Senator Fairbairn’s advocacy and awareness-raising inspired remarkable contributions from such diverse organizations as the TD Bank Group, Coca-Cola, Air Canada, CanWest Global Communications and the Barenaked Ladies. She also recognized that the government had a role to play as an awareness raiser, as a facilitator, as a leader.
Senator Fairbairn possessed a unique ability to sew together disparate groups and coalitions, visions and ideas, efforts and agendas. When it came to the Senate, she knew that we do our best to work together.
She leaves behind a legacy of intensive and purposeful collaboration on this issue, standing in the Senate again and again to raise awareness and rally us to the cause of literacy, all the while ensuring that she emerged from her cocoon, engaged with the community and listened to Canadians.
What next, now that our dear colleague and friend has taken leave of this place?
Honourable senators, I would answer that question with an excerpt from a speech that Senator Fairbairn gave on September 26, 2006, in the Senate about literacy. She said:
We simply have to work together, and I know we will do that in this chamber. Without the foundation of appropriate skills, lack of literacy becomes a daily barrier for adults who cannot help their children at their earliest age. It becomes a barrier for workers; for seniors at risk with health care needs; and for the overall economy of our country in dollars because we lose millions, even billions, as a result of the added cost through lack of skills and the unintended problems they cause in what we think of as a prosperous and caring country. We bring down the prospects for a future if we do not accelerate our support in a fair and generous way.

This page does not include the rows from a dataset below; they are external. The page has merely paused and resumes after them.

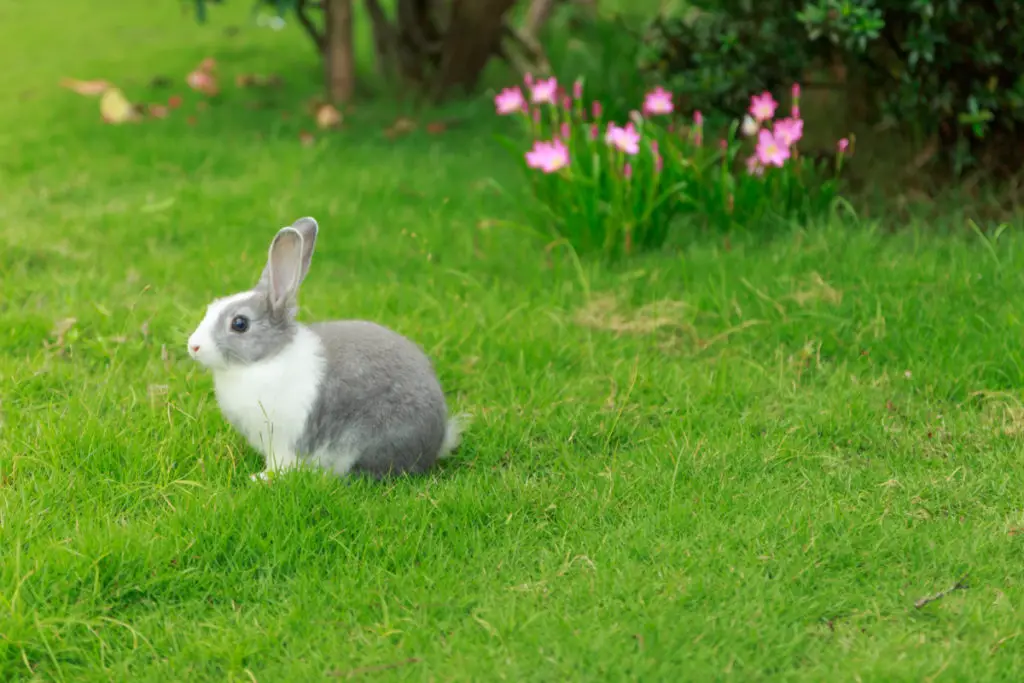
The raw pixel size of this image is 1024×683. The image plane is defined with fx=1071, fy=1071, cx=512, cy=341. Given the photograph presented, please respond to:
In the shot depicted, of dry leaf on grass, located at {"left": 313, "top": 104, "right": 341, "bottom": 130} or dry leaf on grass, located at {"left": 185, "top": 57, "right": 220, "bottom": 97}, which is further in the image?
dry leaf on grass, located at {"left": 185, "top": 57, "right": 220, "bottom": 97}

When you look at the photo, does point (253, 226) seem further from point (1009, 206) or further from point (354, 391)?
point (1009, 206)

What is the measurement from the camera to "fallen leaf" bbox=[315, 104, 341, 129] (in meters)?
7.29

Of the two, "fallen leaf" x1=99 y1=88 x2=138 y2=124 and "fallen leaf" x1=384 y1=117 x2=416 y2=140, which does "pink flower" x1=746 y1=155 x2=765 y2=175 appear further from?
"fallen leaf" x1=99 y1=88 x2=138 y2=124

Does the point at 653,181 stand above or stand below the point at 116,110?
below

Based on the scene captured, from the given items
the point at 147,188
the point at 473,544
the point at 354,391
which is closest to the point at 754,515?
the point at 473,544

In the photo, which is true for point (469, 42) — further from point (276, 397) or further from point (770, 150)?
point (276, 397)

Surely we can all work together with goodwill and commitment to erase what I still believe is our hidden shame.
These are the profound words from a strong and inspirational woman who worked incredibly hard to improve the lives of others. Before I conclude, honourable senators, I want to share a personal story about Senator Fairbairn. We became quite close over the years. I considered her my mentor.

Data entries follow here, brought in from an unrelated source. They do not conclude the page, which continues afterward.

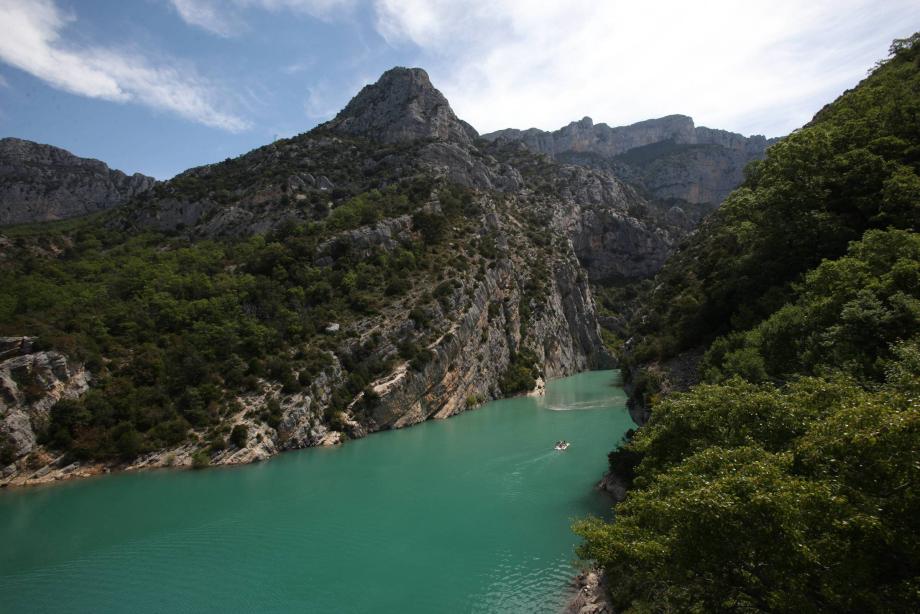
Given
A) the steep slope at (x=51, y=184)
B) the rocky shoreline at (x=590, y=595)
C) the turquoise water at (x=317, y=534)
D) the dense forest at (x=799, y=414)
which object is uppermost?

Years ago when she was visiting British Columbia, she stayed at my home in Vancouver. One day she woke up to the sound of bagpipes. One can imagine her surprise: Bagpipes at 7 a.m. in the home of an Indo-Canadian family. She discovered my son practicing and exclaimed to me, “This is what is so great about our country. We share and adopt one another’s traditions and cultures.”
I now associate the sound of bagpipes with Senator Fairbairn and her limitless enthusiasm for our great country and the promise it holds. I want to thank Senator Fairbairn, Senator Demers and Senator Callbeck once more. I feel very fortunate to count them as my mentors. I would go the extra mile for each of them. They have my profound respect and gratitude for the work they are doing to advance literacy issues. Today and always, they have my unwavering support and admiration for the great work they do.